今回ご紹介するのは、中原中也の「六月の雨」という詩です。

 

さっそく、引用してみましょう。

 

六月の雨

 

またひとしきり 午前の雨が
菖蒲(しょうぶ)のいろの みどりいろ
眼(まなこ)うるめる 面長(おもなが)き女(ひと)
たちあらわれて 消えてゆく

 

たちあらわれて 消えゆけば

うれいに沈み しとしとと

畠(はたけ)の上に 落ちている
はてしもしれず 落ちている

 

お太鼓(たいこ)叩(たた)いて 笛吹いて

あどけない子が 日曜日
畳の上で 遊びます

 

お太鼓叩いて 笛吹いて

遊んでいれば 雨が降る
櫺子(れんじ)の外に 雨が降る

 

中原中也の「特別ではない、普通の詩」

 

中原中也の詩は私にとって特別でした。青春期に最も読み込んだのが「中原中也詩集」でした。

 

中原中也は私にとって特別な詩人です。他のどんな詩人よりも「命がけ」で詩作し、詩と心中した詩人という思いが私の心象に深く刻まれています。

 

そのためか、いったん読まなくなると、全く読まなくなったのも、中原中也の詩です。

 

今回、中原中也の詩を、詩になじみのない人に紹介したいと思い、どの作品を取り上げようか迷いました。

 

で、思いついたのが中原中也の「特別ではない、普通の詩」を読んでもらおうということ。

 

久方ぶりに中原中也の詩集を開いてみると、中原中也の詩情は、時に激しく凡人を寄せ付けないほど苛烈ですが、実はどなたにも親しみやすい「尋常な人間の尋常な心持もち」が根底にあることを確認できました。

 

そこで、選んだのが「六月の雨」です。

 

中原中也の人生の中で最も大事な人物が、二人登場する

 

小林秀雄が中原中也ついて、「歌う」より「告白した」詩人である、また、生涯「叙事性の欠如」に苦しんだと指摘しました。

 

まさに、その通りでしょう。

 

どんなに優れた詩人でも、大した人生経験もなく、詩文学以外の仕事や事業に関わったことがない人間が、自分の内面だけを見つめて詩を作り続けられるものではありません。

 

中原は愚直なまでに、少ない人生経験の中で、自分の魂の深奥を見つめつつ、命がけで詩作にふけりました。

 

中原の30年の生涯は、まるで「詩との爆死」です。

 

そうした中原にも、人を癒す詩はあります。

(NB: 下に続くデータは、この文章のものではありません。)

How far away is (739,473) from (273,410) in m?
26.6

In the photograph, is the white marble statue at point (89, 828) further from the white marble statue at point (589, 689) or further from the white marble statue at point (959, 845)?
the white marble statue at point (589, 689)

それが、「六月の雨」。

 

この詩には、二人の人物が登場します。※以下は推測ですが、間違いないとでしょう。

 

かつて愛した長谷川康子の想い出。そして、自分の子供である、文也です。

 

長谷川康子は小林秀雄と同棲することになり、文也は幼くして死んでしまいます。

 

そうした予備知識はなくとも、かつての恋人を想い、我が子が愛しい、という心情は誰でも理解できます。

 

恋人と子供という、ごくありふれているけれども確かな存在(対象)を、降っている雨が醸し出す抒情に包んで、中原は穏やかな表情で、一篇の詩を私たちに届けてくれました。

 

それが、中原中也の数多い詩の中でも珍しい、静かで均衡のとれた、心安らぐ抒情詩、それが「六月の雨」にほかなりません。

 

この作品では、中原中也の魂の傷口は閉じていて、痛みもないので、私たちは安心して豊かな詩情に浸ることができるのです。